=== What you are asked to do ===
Gather every line from the entries below that includes "Ägarmanual".

=== Records ===
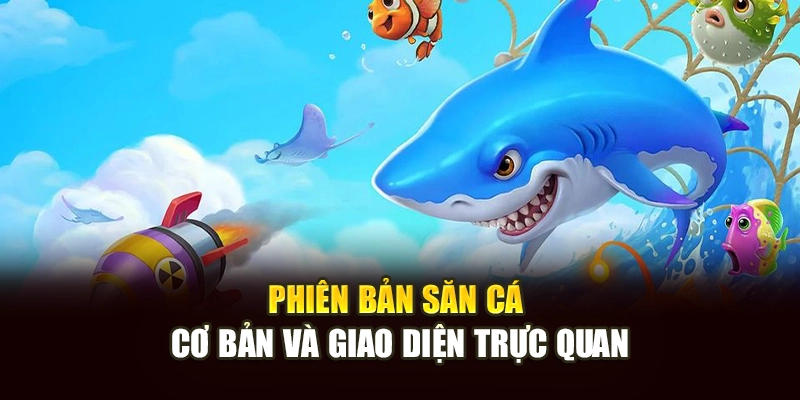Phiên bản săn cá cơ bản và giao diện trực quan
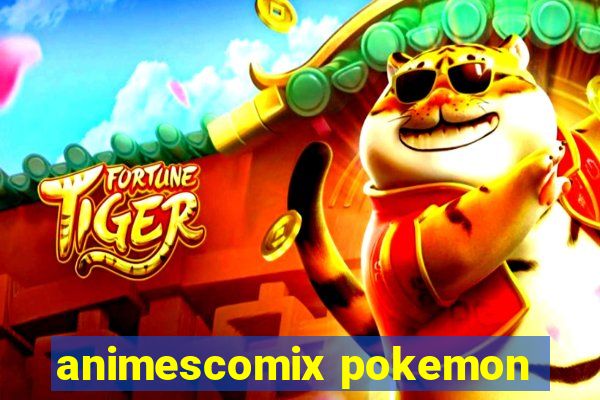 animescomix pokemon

==

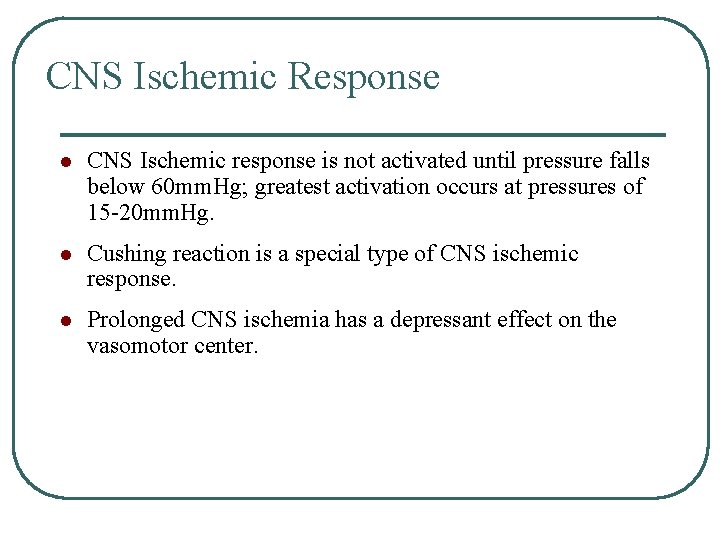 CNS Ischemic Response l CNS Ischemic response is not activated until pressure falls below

---

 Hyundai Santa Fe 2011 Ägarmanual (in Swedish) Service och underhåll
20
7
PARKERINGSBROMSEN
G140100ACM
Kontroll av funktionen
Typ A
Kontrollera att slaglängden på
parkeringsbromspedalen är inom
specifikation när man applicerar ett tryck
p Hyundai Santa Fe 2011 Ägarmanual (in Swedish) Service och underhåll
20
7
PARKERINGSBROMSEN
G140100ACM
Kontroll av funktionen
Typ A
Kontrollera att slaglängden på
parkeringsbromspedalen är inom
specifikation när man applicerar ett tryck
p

=== Answer below ===
 Hyundai Santa Fe 2011 Ägarmanual (in Swedish) Service och underhåll
p Hyundai Santa Fe 2011 Ägarmanual (in Swedish) Service och underhåll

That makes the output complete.